- _Entradas guardadas del conjunto de datos_:

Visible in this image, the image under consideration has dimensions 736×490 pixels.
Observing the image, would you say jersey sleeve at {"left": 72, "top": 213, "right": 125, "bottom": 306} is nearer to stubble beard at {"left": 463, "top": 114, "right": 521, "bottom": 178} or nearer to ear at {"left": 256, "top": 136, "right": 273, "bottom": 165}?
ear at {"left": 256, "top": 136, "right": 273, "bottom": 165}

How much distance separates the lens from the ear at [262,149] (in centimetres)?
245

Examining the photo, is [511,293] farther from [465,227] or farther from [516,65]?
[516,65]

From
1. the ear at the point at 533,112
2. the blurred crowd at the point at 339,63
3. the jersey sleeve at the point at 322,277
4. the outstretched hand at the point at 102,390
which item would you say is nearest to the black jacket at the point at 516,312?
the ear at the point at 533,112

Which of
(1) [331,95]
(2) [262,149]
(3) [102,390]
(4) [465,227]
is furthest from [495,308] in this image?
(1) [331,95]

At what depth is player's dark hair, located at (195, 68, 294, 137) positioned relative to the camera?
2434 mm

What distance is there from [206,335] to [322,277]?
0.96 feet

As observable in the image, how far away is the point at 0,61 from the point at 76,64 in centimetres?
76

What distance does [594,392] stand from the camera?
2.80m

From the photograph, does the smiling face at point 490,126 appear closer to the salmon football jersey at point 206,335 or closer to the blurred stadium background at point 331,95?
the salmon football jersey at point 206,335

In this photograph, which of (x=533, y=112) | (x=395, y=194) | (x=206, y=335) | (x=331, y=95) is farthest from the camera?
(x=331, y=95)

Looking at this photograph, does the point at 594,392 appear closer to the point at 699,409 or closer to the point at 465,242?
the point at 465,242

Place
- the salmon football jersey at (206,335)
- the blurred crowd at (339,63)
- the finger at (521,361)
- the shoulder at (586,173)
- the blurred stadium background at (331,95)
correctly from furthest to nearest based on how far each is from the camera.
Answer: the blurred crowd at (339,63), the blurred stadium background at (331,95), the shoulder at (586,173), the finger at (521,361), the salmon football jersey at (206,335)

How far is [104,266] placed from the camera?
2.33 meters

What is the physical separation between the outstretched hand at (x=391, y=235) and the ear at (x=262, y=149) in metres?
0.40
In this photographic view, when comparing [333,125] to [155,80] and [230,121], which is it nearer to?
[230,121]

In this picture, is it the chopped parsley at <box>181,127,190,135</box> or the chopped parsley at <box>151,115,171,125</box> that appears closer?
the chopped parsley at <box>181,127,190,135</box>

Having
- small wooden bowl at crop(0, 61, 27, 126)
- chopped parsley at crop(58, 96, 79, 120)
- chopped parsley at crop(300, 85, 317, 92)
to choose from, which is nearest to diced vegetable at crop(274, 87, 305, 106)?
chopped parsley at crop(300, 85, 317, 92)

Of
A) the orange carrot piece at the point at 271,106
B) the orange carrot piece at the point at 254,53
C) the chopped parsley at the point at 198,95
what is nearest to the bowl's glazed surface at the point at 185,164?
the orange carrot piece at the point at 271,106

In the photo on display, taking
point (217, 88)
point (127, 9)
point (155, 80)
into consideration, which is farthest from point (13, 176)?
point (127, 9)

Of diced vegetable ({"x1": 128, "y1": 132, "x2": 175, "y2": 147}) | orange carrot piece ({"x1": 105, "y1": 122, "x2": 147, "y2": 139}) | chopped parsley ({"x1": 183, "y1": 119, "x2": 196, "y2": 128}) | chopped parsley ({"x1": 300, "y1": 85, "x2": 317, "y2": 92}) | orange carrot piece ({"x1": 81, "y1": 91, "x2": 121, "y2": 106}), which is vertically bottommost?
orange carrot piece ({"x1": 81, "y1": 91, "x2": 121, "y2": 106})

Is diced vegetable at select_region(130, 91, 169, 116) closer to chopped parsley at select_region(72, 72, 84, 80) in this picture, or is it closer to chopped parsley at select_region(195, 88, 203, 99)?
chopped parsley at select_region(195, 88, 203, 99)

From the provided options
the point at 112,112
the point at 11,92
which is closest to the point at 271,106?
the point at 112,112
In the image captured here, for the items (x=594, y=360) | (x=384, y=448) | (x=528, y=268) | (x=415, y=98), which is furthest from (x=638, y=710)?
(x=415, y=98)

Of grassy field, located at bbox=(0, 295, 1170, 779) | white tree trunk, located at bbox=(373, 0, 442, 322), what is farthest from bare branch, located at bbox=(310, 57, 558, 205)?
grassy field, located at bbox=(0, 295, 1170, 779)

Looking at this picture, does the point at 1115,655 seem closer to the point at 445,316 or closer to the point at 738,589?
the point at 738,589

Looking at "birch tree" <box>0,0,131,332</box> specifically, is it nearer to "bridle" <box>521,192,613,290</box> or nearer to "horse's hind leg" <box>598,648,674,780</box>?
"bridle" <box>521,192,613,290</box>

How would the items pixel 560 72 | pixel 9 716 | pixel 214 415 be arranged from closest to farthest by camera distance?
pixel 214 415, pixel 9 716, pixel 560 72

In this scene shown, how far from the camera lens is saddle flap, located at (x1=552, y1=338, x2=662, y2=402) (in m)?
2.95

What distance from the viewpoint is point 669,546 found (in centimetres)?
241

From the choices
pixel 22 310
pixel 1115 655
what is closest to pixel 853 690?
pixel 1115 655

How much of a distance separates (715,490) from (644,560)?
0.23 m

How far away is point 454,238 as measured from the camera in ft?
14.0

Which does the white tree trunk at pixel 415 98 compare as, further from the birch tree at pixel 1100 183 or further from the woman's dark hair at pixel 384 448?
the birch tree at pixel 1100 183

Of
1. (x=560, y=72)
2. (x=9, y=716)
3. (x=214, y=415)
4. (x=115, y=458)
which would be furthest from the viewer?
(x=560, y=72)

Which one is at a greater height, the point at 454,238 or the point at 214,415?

- _Objetivo del ejercicio_:
¿Puedes volver a escribir el material desde la línea que contiene "In this scene" hasta el final, ambas incluidas, cambiando "camera" por "observer" y sin tocar nada más?

- _Solución propuesta_:
In this scene shown, how far from the observer lens is saddle flap, located at (x1=552, y1=338, x2=662, y2=402) (in m)?
2.95

What distance from the viewpoint is point 669,546 found (in centimetres)?
241

From the choices
pixel 22 310
pixel 1115 655
what is closest to pixel 853 690?
pixel 1115 655

How much of a distance separates (715,490) from (644,560)?
0.23 m

How far away is point 454,238 as measured from the observer in ft?
14.0

Which does the white tree trunk at pixel 415 98 compare as, further from the birch tree at pixel 1100 183 or further from the woman's dark hair at pixel 384 448?
the birch tree at pixel 1100 183

Of
1. (x=560, y=72)
2. (x=9, y=716)
3. (x=214, y=415)
4. (x=115, y=458)
which would be furthest from the viewer?
(x=560, y=72)

Which one is at a greater height, the point at 454,238 or the point at 214,415?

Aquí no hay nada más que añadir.